== The problem ==
Turn every item below into a JSON list of strings, with one string for each line. Leave out blank lines.

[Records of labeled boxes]
((

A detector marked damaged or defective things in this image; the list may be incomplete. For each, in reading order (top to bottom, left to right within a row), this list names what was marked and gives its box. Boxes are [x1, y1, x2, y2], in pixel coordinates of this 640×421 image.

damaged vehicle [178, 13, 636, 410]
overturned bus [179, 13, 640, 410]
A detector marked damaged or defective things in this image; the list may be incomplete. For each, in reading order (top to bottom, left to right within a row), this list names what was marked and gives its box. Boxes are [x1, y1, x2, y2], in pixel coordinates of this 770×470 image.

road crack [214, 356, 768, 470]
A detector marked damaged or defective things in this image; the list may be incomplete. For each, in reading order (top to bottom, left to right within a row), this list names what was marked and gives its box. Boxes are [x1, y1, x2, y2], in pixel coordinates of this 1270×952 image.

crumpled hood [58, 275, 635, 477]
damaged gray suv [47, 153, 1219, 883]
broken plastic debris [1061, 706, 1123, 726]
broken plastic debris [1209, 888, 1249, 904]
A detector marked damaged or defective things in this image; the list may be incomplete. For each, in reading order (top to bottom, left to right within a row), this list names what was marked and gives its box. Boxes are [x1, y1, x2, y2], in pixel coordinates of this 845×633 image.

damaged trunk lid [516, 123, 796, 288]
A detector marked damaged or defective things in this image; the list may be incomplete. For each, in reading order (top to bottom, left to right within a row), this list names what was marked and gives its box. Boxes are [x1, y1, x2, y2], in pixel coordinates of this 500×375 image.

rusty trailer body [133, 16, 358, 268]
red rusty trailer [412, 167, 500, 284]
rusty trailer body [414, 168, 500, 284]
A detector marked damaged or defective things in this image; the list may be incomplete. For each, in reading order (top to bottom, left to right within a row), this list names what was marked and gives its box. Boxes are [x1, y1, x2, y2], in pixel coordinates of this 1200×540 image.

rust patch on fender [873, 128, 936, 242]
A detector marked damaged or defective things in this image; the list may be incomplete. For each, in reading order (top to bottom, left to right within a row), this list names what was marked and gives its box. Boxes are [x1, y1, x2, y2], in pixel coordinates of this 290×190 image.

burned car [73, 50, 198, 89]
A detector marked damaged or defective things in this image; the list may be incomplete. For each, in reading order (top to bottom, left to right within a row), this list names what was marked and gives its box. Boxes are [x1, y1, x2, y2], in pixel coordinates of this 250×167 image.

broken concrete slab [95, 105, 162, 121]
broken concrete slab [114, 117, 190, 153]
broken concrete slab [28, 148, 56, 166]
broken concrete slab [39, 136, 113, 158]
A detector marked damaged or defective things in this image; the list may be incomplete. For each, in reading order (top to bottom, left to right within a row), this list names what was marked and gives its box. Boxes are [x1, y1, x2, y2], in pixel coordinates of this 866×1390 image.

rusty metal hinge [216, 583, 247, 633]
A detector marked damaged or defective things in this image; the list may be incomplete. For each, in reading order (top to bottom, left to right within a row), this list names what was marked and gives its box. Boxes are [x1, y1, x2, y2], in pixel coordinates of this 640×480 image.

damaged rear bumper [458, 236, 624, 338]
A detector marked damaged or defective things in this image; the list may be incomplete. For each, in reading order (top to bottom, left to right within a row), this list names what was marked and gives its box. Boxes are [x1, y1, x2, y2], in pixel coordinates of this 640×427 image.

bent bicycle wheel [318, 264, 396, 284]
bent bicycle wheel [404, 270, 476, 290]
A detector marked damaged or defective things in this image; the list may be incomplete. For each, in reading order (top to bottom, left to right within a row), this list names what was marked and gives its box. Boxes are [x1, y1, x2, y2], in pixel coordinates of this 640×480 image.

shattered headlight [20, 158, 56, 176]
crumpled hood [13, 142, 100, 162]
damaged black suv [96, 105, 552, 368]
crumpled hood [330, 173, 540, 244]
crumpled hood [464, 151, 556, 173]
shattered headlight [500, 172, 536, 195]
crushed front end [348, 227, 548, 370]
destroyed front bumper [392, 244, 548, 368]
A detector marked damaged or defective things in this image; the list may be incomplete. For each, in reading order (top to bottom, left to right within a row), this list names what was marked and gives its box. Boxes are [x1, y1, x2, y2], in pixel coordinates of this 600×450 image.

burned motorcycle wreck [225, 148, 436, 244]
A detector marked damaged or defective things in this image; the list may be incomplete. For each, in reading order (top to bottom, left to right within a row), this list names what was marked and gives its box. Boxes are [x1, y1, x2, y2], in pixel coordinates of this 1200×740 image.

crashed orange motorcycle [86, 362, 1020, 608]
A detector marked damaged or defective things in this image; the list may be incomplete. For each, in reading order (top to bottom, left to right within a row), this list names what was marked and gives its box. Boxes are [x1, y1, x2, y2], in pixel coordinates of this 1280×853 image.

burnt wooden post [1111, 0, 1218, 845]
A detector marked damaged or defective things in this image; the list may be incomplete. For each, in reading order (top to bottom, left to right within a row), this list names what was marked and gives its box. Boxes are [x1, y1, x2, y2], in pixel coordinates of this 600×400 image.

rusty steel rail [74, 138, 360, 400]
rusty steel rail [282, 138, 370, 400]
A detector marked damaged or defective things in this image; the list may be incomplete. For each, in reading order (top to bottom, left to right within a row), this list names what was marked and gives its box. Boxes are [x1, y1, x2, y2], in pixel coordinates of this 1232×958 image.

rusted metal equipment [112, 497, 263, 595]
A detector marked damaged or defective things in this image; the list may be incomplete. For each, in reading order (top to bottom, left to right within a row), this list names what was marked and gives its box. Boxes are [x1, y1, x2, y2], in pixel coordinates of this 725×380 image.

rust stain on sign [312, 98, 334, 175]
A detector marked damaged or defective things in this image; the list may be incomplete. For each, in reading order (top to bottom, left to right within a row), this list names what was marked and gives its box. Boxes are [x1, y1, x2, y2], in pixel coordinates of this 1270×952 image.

))

== Task response ==
[
  "A detector marked damaged or defective things in this image; the list may be incomplete. For each, in reading order (top to bottom, left to right within a row), this list names what was marked and gives its box. Boxes are [x1, y1, x2, y2], in pixel coordinates of this 640×421 image.",
  "damaged vehicle [178, 13, 636, 410]",
  "overturned bus [179, 13, 640, 410]",
  "A detector marked damaged or defective things in this image; the list may be incomplete. For each, in reading order (top to bottom, left to right within a row), this list names what was marked and gives its box. Boxes are [x1, y1, x2, y2], in pixel coordinates of this 770×470 image.",
  "road crack [214, 356, 768, 470]",
  "A detector marked damaged or defective things in this image; the list may be incomplete. For each, in reading order (top to bottom, left to right within a row), this list names what was marked and gives its box. Boxes are [x1, y1, x2, y2], in pixel coordinates of this 1270×952 image.",
  "crumpled hood [58, 275, 635, 477]",
  "damaged gray suv [47, 153, 1219, 883]",
  "broken plastic debris [1061, 706, 1123, 726]",
  "broken plastic debris [1209, 888, 1249, 904]",
  "A detector marked damaged or defective things in this image; the list may be incomplete. For each, in reading order (top to bottom, left to right within a row), this list names what was marked and gives its box. Boxes are [x1, y1, x2, y2], in pixel coordinates of this 845×633 image.",
  "damaged trunk lid [516, 123, 796, 288]",
  "A detector marked damaged or defective things in this image; the list may be incomplete. For each, in reading order (top to bottom, left to right within a row), this list names what was marked and gives its box. Boxes are [x1, y1, x2, y2], in pixel coordinates of this 500×375 image.",
  "rusty trailer body [133, 16, 358, 268]",
  "red rusty trailer [412, 167, 500, 284]",
  "rusty trailer body [414, 168, 500, 284]",
  "A detector marked damaged or defective things in this image; the list may be incomplete. For each, in reading order (top to bottom, left to right within a row), this list names what was marked and gives its box. Boxes are [x1, y1, x2, y2], in pixel coordinates of this 1200×540 image.",
  "rust patch on fender [873, 128, 936, 242]",
  "A detector marked damaged or defective things in this image; the list may be incomplete. For each, in reading order (top to bottom, left to right within a row), this list names what was marked and gives its box. Boxes are [x1, y1, x2, y2], in pixel coordinates of this 290×190 image.",
  "burned car [73, 50, 198, 89]",
  "A detector marked damaged or defective things in this image; the list may be incomplete. For each, in reading order (top to bottom, left to right within a row), this list names what was marked and gives its box. Boxes are [x1, y1, x2, y2], in pixel coordinates of this 250×167 image.",
  "broken concrete slab [95, 105, 162, 121]",
  "broken concrete slab [114, 117, 190, 153]",
  "broken concrete slab [28, 148, 56, 166]",
  "broken concrete slab [39, 136, 113, 158]",
  "A detector marked damaged or defective things in this image; the list may be incomplete. For each, in reading order (top to bottom, left to right within a row), this list names what was marked and gives its box. Boxes are [x1, y1, x2, y2], in pixel coordinates of this 866×1390 image.",
  "rusty metal hinge [216, 583, 247, 633]",
  "A detector marked damaged or defective things in this image; the list may be incomplete. For each, in reading order (top to bottom, left to right within a row), this list names what was marked and gives its box. Boxes are [x1, y1, x2, y2], in pixel coordinates of this 640×480 image.",
  "damaged rear bumper [458, 236, 624, 338]",
  "A detector marked damaged or defective things in this image; the list may be incomplete. For each, in reading order (top to bottom, left to right within a row), this list names what was marked and gives its box. Boxes are [x1, y1, x2, y2], in pixel coordinates of this 640×427 image.",
  "bent bicycle wheel [318, 264, 396, 284]",
  "bent bicycle wheel [404, 270, 476, 290]",
  "A detector marked damaged or defective things in this image; the list may be incomplete. For each, in reading order (top to bottom, left to right within a row), this list names what was marked and gives its box. Boxes are [x1, y1, x2, y2], in pixel coordinates of this 640×480 image.",
  "shattered headlight [20, 158, 56, 176]",
  "crumpled hood [13, 142, 100, 162]",
  "damaged black suv [96, 105, 552, 368]",
  "crumpled hood [330, 173, 540, 244]",
  "crumpled hood [464, 151, 556, 173]",
  "shattered headlight [500, 172, 536, 195]",
  "crushed front end [348, 227, 548, 370]",
  "destroyed front bumper [392, 244, 548, 368]",
  "A detector marked damaged or defective things in this image; the list may be incomplete. For each, in reading order (top to bottom, left to right within a row), this list names what was marked and gives its box. Boxes are [x1, y1, x2, y2], in pixel coordinates of this 600×450 image.",
  "burned motorcycle wreck [225, 148, 436, 244]",
  "A detector marked damaged or defective things in this image; the list may be incomplete. For each, in reading order (top to bottom, left to right within a row), this list names what was marked and gives its box. Boxes are [x1, y1, x2, y2], in pixel coordinates of this 1200×740 image.",
  "crashed orange motorcycle [86, 362, 1020, 608]",
  "A detector marked damaged or defective things in this image; the list may be incomplete. For each, in reading order (top to bottom, left to right within a row), this list names what was marked and gives its box. Boxes are [x1, y1, x2, y2], in pixel coordinates of this 1280×853 image.",
  "burnt wooden post [1111, 0, 1218, 845]",
  "A detector marked damaged or defective things in this image; the list may be incomplete. For each, in reading order (top to bottom, left to right within a row), this list names what was marked and gives its box. Boxes are [x1, y1, x2, y2], in pixel coordinates of this 600×400 image.",
  "rusty steel rail [74, 138, 360, 400]",
  "rusty steel rail [282, 138, 370, 400]",
  "A detector marked damaged or defective things in this image; the list may be incomplete. For each, in reading order (top to bottom, left to right within a row), this list names what was marked and gives its box. Boxes are [x1, y1, x2, y2], in pixel coordinates of this 1232×958 image.",
  "rusted metal equipment [112, 497, 263, 595]",
  "A detector marked damaged or defective things in this image; the list may be incomplete. For each, in reading order (top to bottom, left to right within a row), this list names what was marked and gives its box. Boxes are [x1, y1, x2, y2], in pixel coordinates of this 725×380 image.",
  "rust stain on sign [312, 98, 334, 175]",
  "A detector marked damaged or defective things in this image; the list may be incomplete. For each, in reading order (top to bottom, left to right within a row), this list names what was marked and gives its box. Boxes are [x1, y1, x2, y2], in pixel coordinates of this 1270×952 image."
]